To recognize the wisdom at the core, we have to identify the sterile and superfluous shell which encapsulates it. The Core of Religions includes guidelines to idenitify what is superfluous or harmful, and what is essential.

We can uncover the wisdom sealed within the wisdom traditions. It’s possible to reject the false without rejecting the true. This empowering, healing method overcomes disharmonies without falling into a trivial sameness. The tremendous, living, sacred center of religions is can be part of our daily life.

 


The core of religions


We are not suggesting that all religions have equal access to the truth, or that their core teachings are the same, or even that each religion has a particular core truth of its own. And we are not claiming that we know what the truth is. The importance of the ‘Core of Religions’ is its approach. We want to stand up for the universal applicability of every truth in every religion. We want to focus on the beautiful truth at the core. Religion doesn’t have to be divisive, exclusive, elitist, or obscure.

If we want to address moral and personal mediocrity, we have to gain access to the religious mind. In this sterile, busy world, the gentle, humble part of ourselves is unnourished by culture. A great psychic numbing has spread over our arts, schools, stores, and government. We are cut off from access to the sacred center, to a way of perceiving and acting upon what is of ultimate significance.

We need the help of religion, which could be a source of spiritual vitality. Religion is our birthright, our heritage. It is the stream into which our ancestors poured their insights. But we are cut off from this stream. Today’s religions are powerless to address the challenges of our culture. The wisdom traditions have been sugar-coated, petrified, buried, hidden, blinkered, damaged. They have been encrusted with irrelevancy and superstition, and weighted down with prejudice. They are set against each other. This failure has opened the way for the irreligious to deny the very existence of the holy and the moral.

     


What is not the core?

We stand on crutches, afraid to take a single step on our own. The truth pours into us, but it is quickly diluted, and frozen. We do not need these crutches. We can view the whole panorama: the trivial and the harmful, the bigoted and the violent. Unencumbered, with direct access to reality, we can perceive things as they are.

Authority is the providing of ideas for others to accept. The idea may be true, but this makes no difference. Far from helping, this act of submission depresses the active, probing mind.

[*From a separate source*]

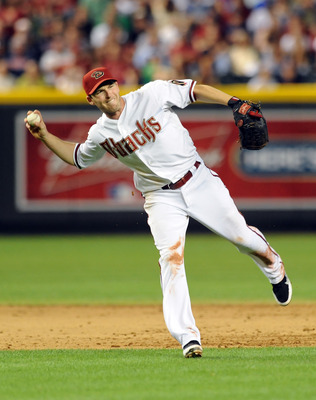 PHOENIX - MAY 20:  Stephen Drew #6 of the Arizona Diamondbacks makes a barehanded play against the Minnesota Twins at Chase Field on May 20, 2011 in Phoenix, Arizona.  (Photo by Norm Hall/Getty Images)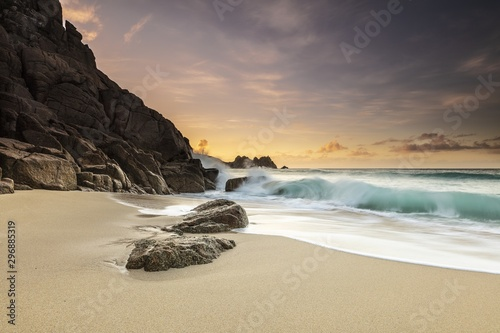Bright sunny day at the sandy shore of the ocean in Porthcurno, Cornwall, UK Wallpaper Mural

Truth stands entirely on its own, validated with its own meaning and insight.
Tradition is the repetition of experiences and ideas. Ritual and ceremony is the re-enactment of things previously done. It feels good, it establishes community, it provides something to do. It may provide a reminder, but it is not the thing itself.
Leaders are at the top. They speak, and others listen. They order, and others follow. They have the knowledge, they know the truth, they have a special authority. Priests, rabbis, gurus – masters of any kind. It is a desecration of human potential for understanding. Understanding is direct. There are no intercessors.
Idolatry is devotion to the transitory and secondary. Although this may be the embodiment of certain truths, by worshipping the form and the instrument the inner quality is diminished. It is the denial of that which is ultimate and primary.
Exclusivity is the narrowing of one’s focus to those with whom one agrees or is comfortable. It excludes all others.
Intellectuality is the top-heavy attempt to resolve problems with mind alone. Sentimentality is content with the feeling of the thing, rather than the thing itself . The excessive use of reason, and the dwelling in feeling, are both fragments. We must engage all our faculties, in active interpenetrating work that produces total understanding.
Rewards introduce irrelevant selfish motives. They make it impossible to bring authentic motivation, and they divert attention from understanding.

The core of religion contains no authority, tradition, ritual, leaders, idolatry, exclusivity, or rewards. It is the opposite of all these. It is possible to disavow all of these dogmatic elements, without rejecting the central truths which we can find in an existing religion. By fearlessly renouncing all of these inessential and sometimes divisive beliefs, we reach the starting point of understanding. Understanding begins with humility.